MATERIAL FOR THIS TASK
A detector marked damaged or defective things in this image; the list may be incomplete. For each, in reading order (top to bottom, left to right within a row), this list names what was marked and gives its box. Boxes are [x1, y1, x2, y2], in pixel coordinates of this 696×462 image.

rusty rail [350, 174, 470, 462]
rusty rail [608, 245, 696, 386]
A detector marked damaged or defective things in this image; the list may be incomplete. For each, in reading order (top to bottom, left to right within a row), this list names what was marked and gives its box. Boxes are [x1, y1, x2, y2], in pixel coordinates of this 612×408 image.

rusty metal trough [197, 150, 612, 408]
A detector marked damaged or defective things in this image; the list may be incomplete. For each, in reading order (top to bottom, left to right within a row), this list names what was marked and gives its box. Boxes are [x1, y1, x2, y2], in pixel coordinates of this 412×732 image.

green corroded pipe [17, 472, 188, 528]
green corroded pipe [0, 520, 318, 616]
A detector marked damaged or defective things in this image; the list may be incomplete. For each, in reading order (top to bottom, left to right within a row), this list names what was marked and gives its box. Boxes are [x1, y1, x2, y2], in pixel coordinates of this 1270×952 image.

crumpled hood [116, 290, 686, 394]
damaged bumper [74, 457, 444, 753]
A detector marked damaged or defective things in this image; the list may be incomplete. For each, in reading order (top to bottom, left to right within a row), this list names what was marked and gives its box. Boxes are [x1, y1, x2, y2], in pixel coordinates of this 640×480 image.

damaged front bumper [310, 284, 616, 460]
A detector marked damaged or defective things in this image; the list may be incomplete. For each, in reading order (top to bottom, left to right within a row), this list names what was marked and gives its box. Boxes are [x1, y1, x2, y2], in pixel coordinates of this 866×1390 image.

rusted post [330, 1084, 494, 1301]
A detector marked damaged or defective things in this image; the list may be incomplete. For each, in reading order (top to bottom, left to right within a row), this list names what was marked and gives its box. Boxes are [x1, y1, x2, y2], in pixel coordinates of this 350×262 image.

EXERCISE DETAILS
Repeat every line of the data above word for word, changing nothing.

TASK RESPONSE
A detector marked damaged or defective things in this image; the list may be incomplete. For each, in reading order (top to bottom, left to right within a row), this list names what was marked and gives its box. Boxes are [x1, y1, x2, y2], in pixel coordinates of this 696×462 image.

rusty rail [350, 174, 470, 462]
rusty rail [608, 245, 696, 386]
A detector marked damaged or defective things in this image; the list may be incomplete. For each, in reading order (top to bottom, left to right within a row), this list names what was marked and gives its box. Boxes are [x1, y1, x2, y2], in pixel coordinates of this 612×408 image.

rusty metal trough [197, 150, 612, 408]
A detector marked damaged or defective things in this image; the list may be incomplete. For each, in reading order (top to bottom, left to right within a row), this list names what was marked and gives its box. Boxes are [x1, y1, x2, y2], in pixel coordinates of this 412×732 image.

green corroded pipe [17, 472, 188, 528]
green corroded pipe [0, 520, 318, 616]
A detector marked damaged or defective things in this image; the list may be incomplete. For each, in reading order (top to bottom, left to right within a row), this list names what was marked and gives its box. Boxes are [x1, y1, x2, y2], in pixel coordinates of this 1270×952 image.

crumpled hood [116, 290, 686, 394]
damaged bumper [74, 457, 444, 753]
A detector marked damaged or defective things in this image; the list may be incomplete. For each, in reading order (top to bottom, left to right within a row), this list names what was marked and gives its box. Boxes are [x1, y1, x2, y2], in pixel coordinates of this 640×480 image.

damaged front bumper [310, 284, 616, 460]
A detector marked damaged or defective things in this image; the list may be incomplete. For each, in reading order (top to bottom, left to right within a row), this list names what was marked and gives its box. Boxes are [x1, y1, x2, y2], in pixel coordinates of this 866×1390 image.

rusted post [330, 1084, 494, 1301]
A detector marked damaged or defective things in this image; the list may be incomplete. For each, in reading order (top to bottom, left to right within a row), this list names what was marked and gives its box. Boxes are [x1, y1, x2, y2], in pixel coordinates of this 350×262 image.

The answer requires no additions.